Tuesday 7 August 2012

Apache Logging to MongoDB Using a Named Pipe

Following on from the last article on remote logging where I collected all the logs into one place, I wanted to be able to query them -so that I can ask questions like "which pages take longer than  5 seconds to produce", 'how many of our redirects fail?" and the like.

I believe that there are already MySQL modules for rsyslogd, but I had written a script in Python to interpret logs and put them into MongoDB, so I wanted to use that.

The obvious solution to join the two programs together seemed to be to used a named pipe, a vaery basic type of interprocess communictation where one program chucks bits down the pipe and the other pulls them out.

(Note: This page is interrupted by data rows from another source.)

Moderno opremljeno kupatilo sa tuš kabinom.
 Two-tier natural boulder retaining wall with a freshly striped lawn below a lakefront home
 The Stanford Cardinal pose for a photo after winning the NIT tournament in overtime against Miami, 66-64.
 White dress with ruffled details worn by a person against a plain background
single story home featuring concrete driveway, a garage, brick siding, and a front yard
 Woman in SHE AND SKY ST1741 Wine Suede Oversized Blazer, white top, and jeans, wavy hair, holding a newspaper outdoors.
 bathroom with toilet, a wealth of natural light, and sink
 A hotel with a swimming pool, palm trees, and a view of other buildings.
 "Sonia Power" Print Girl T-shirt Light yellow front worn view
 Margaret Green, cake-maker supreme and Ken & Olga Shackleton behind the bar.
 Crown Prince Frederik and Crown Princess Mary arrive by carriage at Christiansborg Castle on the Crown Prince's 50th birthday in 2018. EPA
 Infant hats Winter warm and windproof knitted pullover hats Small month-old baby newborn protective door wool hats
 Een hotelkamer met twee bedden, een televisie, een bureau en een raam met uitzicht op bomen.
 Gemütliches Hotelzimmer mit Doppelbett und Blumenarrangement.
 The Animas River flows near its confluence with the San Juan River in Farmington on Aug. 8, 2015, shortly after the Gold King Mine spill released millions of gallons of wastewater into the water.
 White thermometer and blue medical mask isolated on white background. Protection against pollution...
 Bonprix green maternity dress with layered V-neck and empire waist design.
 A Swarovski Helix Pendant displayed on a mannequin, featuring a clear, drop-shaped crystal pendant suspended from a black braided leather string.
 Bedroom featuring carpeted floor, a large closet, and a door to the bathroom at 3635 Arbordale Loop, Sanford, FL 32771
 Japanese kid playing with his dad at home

Chucking them in is easy enough, firsty create your pipe with mkfifo , then  just change the line is the rsyslog server config from :

:programname, isequal, "apache2" /var/log/oneGiantHeapOfLogs.log
to
:programname, isequal, "apache2" |/tmp/logger_pipe



Reading from the pipe was pretty easy too as this Python snippet shows :

#Open the pipe
in_pipe = open(sys.argv[1], "r")
#Loop forever
while True :
  try:
    line = in_pipe.readline()[:-1]    #Supposedly makes this blocking
    if len(line) == 0 :                       #Happens in test
      time.sleep(5)
      continue


In short, open the pipe, loop forever reading lines. We want this to keep going so the program is wrapped in an exception handler to catch any log parsing errors.

Having got the input to the program it's just a problem or parsing that input -we can take a look at that in another post.